◆ Task details ◆
In one to three sentences, explain why the post on optimizing GPU IO and compute shaders considers Rust macros more powerful than the C preprocessor.

Optimizing IO and Simplifying Compute Shader Development

This post is a part of a series. Click here for the previous post.

In this post, I continue implementing a parser on the GPU and take steps to hide the latency of transferring data to the GPU. Additionally, I explore Rust’s code generation mechanisms to simplify running compute shaders.

Codegen’ing my way out of boilerplate hell

One thing that frustrated me was the amount of boilerplate needed to run a compute kernel, with no real compile-time checks to ensure that your CPU driver code matches the semantics of your compute kernels. I decided that I would take a stab at solving this problem, by leveraging the fact that rust-gpu uses the same language for both the GPU and CPU. My plan was to write a macro that decorates the entry point of the compute kernel, and generates a struct with metadata about the buffers needed to be bound for the kernel, the sizes of the workgroup, etc.

This required learning how Rust’s macros work. Unlike C/C++, Rust macros are given access to a stream of tokens, and not just raw text. This makes them far more powerful than the C-preprocessor. Implementing this macro was rather non-trivial. The code can be found here. This definitely reduced the amount of boilerplate, and made it easier for me to implement other kernels necessary for implementing all of nvParse.

I plan to continue refining my codegen system to work in more generic cases. I think this could be a valuable tool in the rust-gpu ecosystem, and could help simplify GPU development, and hopefully I can publish the crate share this work with the rust-gpu community soon.

Optimizing GPU IO

In my last post I found the main bottleneck to be writing data to the GPU. While there isn’t much we can do to make communication itself faster, we can try to hide the latency by overlapping some of the compute with IO. At a high level, our current pipeline is:

Load and compile the GPU compute shader
Read a chunk (the size of the maximum sized GPU buffer) of data from disk
Copy data to the GPU
Run the compute kernel
Go back to (2) and repeat until all data is consumed

However the maximum buffer size is much less than the total amount of memory available. So what if we allocated a bunch of buffers up front, and then created a stream of buffers that are ready for consumption by the CPU?

◆ Dataset excerpt ◆
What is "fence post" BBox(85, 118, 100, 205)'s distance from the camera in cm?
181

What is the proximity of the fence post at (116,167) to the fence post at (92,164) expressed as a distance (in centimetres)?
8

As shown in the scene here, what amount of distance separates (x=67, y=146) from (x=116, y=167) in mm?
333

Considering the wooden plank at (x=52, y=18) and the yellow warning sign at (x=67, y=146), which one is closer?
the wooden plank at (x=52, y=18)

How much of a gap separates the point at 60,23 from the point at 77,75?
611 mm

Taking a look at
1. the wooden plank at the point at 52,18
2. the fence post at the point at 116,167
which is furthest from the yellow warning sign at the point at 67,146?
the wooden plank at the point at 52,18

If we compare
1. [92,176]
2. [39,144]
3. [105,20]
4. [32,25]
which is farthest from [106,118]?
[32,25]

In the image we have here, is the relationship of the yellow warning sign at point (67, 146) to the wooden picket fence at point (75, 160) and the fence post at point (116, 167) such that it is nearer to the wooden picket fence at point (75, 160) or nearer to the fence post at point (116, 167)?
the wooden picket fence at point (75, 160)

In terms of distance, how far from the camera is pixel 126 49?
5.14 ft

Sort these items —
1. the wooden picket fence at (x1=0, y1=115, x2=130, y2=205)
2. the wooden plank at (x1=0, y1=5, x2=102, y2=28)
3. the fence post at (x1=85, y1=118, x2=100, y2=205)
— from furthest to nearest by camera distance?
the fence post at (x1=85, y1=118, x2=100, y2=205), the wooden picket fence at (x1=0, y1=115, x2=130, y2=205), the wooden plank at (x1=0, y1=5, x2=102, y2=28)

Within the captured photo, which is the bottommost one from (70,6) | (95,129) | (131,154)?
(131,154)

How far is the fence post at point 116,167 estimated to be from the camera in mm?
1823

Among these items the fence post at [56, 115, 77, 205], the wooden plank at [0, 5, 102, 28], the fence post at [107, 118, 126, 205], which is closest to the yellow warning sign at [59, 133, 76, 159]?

◆ Final result ◆
Rust macros are given access to a stream of tokens, while C/C++ macros work only on raw text. That difference makes Rust macros far more powerful than the C preprocessor.